#### SOURCE RECORDS
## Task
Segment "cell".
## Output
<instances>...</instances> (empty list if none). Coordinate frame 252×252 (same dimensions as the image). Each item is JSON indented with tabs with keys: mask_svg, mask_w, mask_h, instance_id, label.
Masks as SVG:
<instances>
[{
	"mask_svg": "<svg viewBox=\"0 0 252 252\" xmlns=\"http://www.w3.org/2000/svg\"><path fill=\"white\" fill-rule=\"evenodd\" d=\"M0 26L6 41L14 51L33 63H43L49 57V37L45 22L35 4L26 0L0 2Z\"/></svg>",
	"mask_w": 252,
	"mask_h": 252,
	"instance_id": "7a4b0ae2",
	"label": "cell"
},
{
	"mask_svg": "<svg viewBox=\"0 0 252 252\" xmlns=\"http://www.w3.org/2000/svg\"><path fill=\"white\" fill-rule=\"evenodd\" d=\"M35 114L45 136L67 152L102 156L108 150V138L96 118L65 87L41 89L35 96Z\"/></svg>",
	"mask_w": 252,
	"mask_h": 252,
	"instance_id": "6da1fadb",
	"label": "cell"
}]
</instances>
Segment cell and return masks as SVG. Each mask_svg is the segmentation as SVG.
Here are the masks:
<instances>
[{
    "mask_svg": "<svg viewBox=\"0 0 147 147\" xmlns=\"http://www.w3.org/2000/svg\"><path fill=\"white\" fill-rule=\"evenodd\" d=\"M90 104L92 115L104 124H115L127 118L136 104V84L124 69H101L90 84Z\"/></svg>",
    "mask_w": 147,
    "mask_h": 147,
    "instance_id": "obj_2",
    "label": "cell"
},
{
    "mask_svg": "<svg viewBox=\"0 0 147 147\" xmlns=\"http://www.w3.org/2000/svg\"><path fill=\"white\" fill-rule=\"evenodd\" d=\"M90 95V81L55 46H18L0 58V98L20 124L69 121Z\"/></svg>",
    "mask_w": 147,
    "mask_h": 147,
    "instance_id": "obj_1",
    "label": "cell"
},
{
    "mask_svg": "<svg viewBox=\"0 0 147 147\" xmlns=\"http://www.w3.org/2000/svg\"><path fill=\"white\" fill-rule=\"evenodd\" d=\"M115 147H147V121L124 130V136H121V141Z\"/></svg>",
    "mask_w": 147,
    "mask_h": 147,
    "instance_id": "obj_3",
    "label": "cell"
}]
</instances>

#### JOB
Copy the listing verbatim from the line that contains "Segment cell and" through the last line of the listing, including both of those lines.

#### TASK RESPONSE
Segment cell and return masks as SVG. Each mask_svg is the segmentation as SVG.
Here are the masks:
<instances>
[{
    "mask_svg": "<svg viewBox=\"0 0 147 147\" xmlns=\"http://www.w3.org/2000/svg\"><path fill=\"white\" fill-rule=\"evenodd\" d=\"M90 104L92 115L104 124H115L127 118L136 104V84L124 69H101L90 84Z\"/></svg>",
    "mask_w": 147,
    "mask_h": 147,
    "instance_id": "obj_2",
    "label": "cell"
},
{
    "mask_svg": "<svg viewBox=\"0 0 147 147\" xmlns=\"http://www.w3.org/2000/svg\"><path fill=\"white\" fill-rule=\"evenodd\" d=\"M90 95V81L55 46H18L0 58V98L20 124L69 121Z\"/></svg>",
    "mask_w": 147,
    "mask_h": 147,
    "instance_id": "obj_1",
    "label": "cell"
},
{
    "mask_svg": "<svg viewBox=\"0 0 147 147\" xmlns=\"http://www.w3.org/2000/svg\"><path fill=\"white\" fill-rule=\"evenodd\" d=\"M115 147H147V121L124 130V136H121V141Z\"/></svg>",
    "mask_w": 147,
    "mask_h": 147,
    "instance_id": "obj_3",
    "label": "cell"
}]
</instances>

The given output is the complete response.